Stefano Secchia/ Flickr
Rebecca Vineyard
January 06, 2017 4:13 pm

No one wants to hear, “Eat your vegetables!” And, TBH, we hate to be the bearers of bad news — but you definitely should eat your veggies.

You see, a new study has landed and it says eating vegetables, fruits, and cereals can help boost brain health. So, why not make it a belated, healthy New Year’s resolution to eat things that will make your brain happy?

Fruits and veggies aren’t the only factors in keeping your brain healthy. Apparently, a Mediterranean diet is ideal for your brain. Essentially, that means eating plenty of olive oil, beans, and cereal grains like wheat and rice in addition to fruits and vegetables. It also means eating fish, dairy, and wine in moderation. On the other hand, it’s best to eat limited amounts of red meat and poultry.

"As we age, the brain shrinks and we lose brain cells which can affect learning and memory." Michelle Luciano, a researcher at the University of Edinburgh, explained.

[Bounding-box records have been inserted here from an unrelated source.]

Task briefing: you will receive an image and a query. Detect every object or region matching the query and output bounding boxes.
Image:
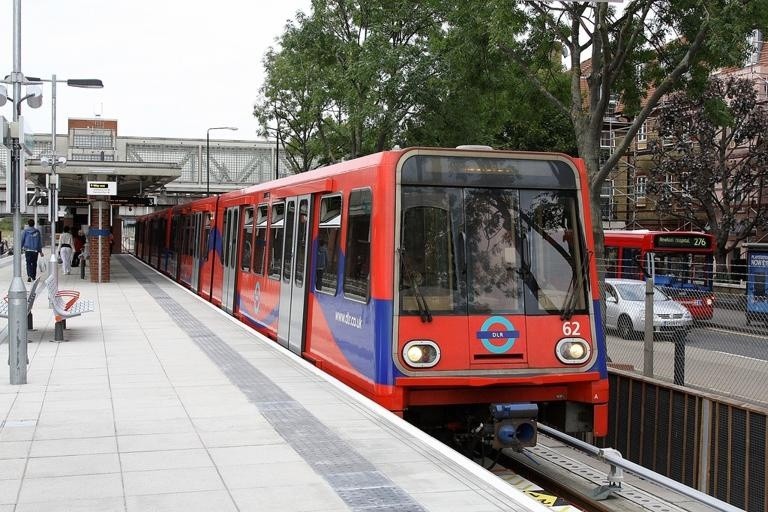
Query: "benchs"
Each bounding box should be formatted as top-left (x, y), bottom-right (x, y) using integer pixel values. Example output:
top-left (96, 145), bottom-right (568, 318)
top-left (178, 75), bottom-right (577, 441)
top-left (45, 275), bottom-right (94, 342)
top-left (0, 275), bottom-right (41, 329)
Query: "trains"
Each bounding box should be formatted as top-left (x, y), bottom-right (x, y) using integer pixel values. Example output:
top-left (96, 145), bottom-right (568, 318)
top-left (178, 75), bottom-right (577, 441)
top-left (133, 141), bottom-right (610, 450)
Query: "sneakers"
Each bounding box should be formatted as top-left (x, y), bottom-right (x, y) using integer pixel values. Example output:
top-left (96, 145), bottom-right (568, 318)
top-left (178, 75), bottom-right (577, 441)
top-left (28, 277), bottom-right (36, 282)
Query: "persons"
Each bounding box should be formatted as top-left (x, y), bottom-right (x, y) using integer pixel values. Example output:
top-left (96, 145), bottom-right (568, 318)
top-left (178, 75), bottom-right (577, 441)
top-left (55, 223), bottom-right (114, 275)
top-left (20, 218), bottom-right (45, 283)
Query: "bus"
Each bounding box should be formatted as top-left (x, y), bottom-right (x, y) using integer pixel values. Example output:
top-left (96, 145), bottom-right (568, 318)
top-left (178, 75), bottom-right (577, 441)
top-left (604, 229), bottom-right (716, 321)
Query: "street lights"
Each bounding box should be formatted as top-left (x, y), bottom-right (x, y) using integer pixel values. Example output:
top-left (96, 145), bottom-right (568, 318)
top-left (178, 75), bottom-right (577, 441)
top-left (0, 0), bottom-right (106, 385)
top-left (205, 126), bottom-right (238, 198)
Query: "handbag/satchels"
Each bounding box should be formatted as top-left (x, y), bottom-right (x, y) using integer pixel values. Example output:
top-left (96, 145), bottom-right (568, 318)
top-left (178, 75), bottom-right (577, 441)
top-left (56, 252), bottom-right (63, 264)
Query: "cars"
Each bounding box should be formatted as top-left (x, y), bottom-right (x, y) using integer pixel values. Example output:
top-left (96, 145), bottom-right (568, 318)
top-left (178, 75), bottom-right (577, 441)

The researchers gathered the information of Scottish participants around the age of 70. Basically, participants had an MRI brain scan at about age 73. The scan measured overall brain volume. It also measured gray matter volume, and thickness of the cortex (the outer layer of the brain). Then, most of those participants returned for another scan about 3 years later.

The researchers compared the measurements to how closely the participants followed a Mediterranean diet. While participants varied in their adherence to the diet, the findings suggest that those who didn’t follow it had a higher loss in totally brain volume than those who did. Those results stayed the same even when researchers adjusted for other factors that affect brain volume, like age or high blood pressure.

“In our study, eating habits were measured before brain volume was, which suggests that the diet may be able to provide long-term protection to the brain,” Luciano continues. “Still, larger studies are needed to confirm these results.” [/quote]

Of course, these findings aren’t 100% conclusive; science is a process, after all. Still, whether it’s your brain, your overall happiness, or a New Year’s resolution, you should probably commit to eating plenty of fruits and veggies.